ORONO – After nearly three years in the making, the University of Maine System’s new Maine Center for Tourism Research and Outreach, known as CenTRO and long considered an important aid to Maine’s tourism industry, is open for business.

CenTRO director Harold Daniel, associate professor of marketing in the Maine School of Business in Orono, and Associate Director Charlie Colgan, professor of public policy and management in the Edmund S. Muskie School of Public Service at the University of Southern Maine, have announced the launching of the CenTRO Web site, www.umaine.edu/centro.

The site is an informational resource for the public, the Maine Legislature, state policy-makers and the thousands of businesses that depend on tourism. It is the beginning of an effort Colgan believes will help make the tourism industry a much more competitive and vital part of the state’s economy.

“It’s an idea that’s been kicking around for nigh onto 30 years,” Colgan said, a former state economist. “It’s good to see it finally come to pass.”

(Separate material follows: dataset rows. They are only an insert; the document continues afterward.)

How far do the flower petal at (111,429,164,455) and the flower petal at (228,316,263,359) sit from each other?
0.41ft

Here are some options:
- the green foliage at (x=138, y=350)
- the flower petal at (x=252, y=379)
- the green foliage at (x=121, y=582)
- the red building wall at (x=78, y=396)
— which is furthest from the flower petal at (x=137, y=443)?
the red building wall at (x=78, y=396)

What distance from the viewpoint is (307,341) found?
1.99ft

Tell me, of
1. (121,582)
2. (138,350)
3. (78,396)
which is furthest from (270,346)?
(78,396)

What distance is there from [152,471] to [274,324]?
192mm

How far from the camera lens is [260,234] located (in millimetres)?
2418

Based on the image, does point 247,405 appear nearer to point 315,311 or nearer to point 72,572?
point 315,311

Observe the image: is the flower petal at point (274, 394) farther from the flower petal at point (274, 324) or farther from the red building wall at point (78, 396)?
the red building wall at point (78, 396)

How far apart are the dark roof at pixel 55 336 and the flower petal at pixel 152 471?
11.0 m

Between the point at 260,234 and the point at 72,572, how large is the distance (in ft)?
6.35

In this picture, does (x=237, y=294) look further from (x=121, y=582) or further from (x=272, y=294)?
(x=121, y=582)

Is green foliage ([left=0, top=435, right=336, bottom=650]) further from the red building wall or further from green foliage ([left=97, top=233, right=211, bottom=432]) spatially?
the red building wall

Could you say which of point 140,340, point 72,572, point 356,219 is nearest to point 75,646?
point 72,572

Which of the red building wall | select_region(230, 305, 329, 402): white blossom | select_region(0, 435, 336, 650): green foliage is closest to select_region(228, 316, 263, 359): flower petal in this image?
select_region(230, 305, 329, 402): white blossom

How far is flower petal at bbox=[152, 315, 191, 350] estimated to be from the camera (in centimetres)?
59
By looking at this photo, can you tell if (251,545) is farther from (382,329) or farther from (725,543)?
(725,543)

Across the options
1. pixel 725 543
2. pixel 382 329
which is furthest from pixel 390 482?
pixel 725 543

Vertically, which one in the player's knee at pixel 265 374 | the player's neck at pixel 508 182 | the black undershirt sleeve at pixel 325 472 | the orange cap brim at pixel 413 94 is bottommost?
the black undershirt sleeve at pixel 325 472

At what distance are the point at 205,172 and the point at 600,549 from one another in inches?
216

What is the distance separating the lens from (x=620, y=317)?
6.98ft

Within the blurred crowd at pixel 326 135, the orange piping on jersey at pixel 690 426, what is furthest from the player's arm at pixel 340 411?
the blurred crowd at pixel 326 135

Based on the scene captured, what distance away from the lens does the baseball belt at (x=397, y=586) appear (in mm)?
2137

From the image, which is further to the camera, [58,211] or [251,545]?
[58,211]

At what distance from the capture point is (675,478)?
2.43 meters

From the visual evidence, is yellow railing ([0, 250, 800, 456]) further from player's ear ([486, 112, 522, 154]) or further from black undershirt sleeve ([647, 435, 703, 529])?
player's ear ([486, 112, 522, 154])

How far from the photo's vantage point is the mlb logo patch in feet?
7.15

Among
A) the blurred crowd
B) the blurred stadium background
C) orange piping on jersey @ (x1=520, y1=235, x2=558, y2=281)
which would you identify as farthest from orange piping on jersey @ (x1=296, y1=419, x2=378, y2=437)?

CenTRO is the focal point for coordinating research, outreach and educational programs related to recreation and tourism within the state. With resources from all of the University of Maine System campuses, CenTRO will serve the research and information needs of the tourism industry, and help state and local officials work together to further develop tourism resources.

The Maine tourism advisory committee, comprising industry and government representatives, will serve as the advisory board for CenTRO. Kimberly Junkins, formerly with the Department of Resource Economics and Policy at UMaine, is the administrative assistant and contact person for CenTRO.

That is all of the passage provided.